2. Materials and Methods

2.1. Study Sites

Wheat is one of the main crops in the Middle East and North Africa (MENA), with a cropped area reaching 28% [33]. Erenstien et al. [33] reported that more than half of the farms in the MENA region mostly crop cereals. The wheat-cropped area in this region is about 28 million ha, nearly 0.06 ha/capita [34]; wheat serves as a primary food source in this region. With total food imports of nearly 30%, the MENA region imports 58 million MT of cereal [35]. Cereals in Tunisia, located in the Southern Mediterranean region and the western side of the MENA region, are cropped on nearly 33% of the arable land, mobilizing 250,000 farms [36]; the national wheat production varies between 5 and 30 million MT/year depending on precipitations [37]. The national policy for cereals, considered a strategic sector of national food security, aims to achieve self-sufficiency in durum wheat by 2025 by improving yields, aiming to reach 2.5 t/ha in rainfed areas and 5.5 t/ha in irrigated areas, and increasing the irrigated areas of cereals to 100,000 ha/year [38]. The investigation area was selected as a representative study area of wheat in Tunisian territories. Thus, northwest Tunisia is the primary region for cultivating this crop.

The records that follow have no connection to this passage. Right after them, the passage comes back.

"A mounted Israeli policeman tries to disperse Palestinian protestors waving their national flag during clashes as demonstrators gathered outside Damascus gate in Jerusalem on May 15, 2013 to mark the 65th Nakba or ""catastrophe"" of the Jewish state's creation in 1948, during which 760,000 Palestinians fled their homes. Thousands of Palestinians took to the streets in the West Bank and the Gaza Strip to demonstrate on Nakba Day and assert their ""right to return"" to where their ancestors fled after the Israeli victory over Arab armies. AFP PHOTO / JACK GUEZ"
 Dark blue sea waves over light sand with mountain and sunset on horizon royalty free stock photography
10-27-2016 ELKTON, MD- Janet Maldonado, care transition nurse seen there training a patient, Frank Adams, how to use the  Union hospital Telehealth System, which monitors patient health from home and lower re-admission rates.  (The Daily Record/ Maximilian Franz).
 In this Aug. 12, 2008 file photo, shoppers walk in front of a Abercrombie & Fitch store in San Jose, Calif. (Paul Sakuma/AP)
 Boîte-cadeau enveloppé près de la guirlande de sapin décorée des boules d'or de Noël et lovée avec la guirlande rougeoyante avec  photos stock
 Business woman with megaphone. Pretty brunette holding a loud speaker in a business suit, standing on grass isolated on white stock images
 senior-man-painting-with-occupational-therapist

Considering administrative boundaries, the distribution of wheat production indicates that Beja, Kef, Siliana, and Jendouba provide 54% [36], and around 30% of the national cereal yield is provided by Bizerte, Zaghouan, Kairouan, Kasserine, and Mannouba, which are partially included in these natural regions of Tunisia (Figure 1). Cereal cropping and production can be considered as the main components of farming systems in these natural regions, which benefit from a storage capacity adapted to the average production.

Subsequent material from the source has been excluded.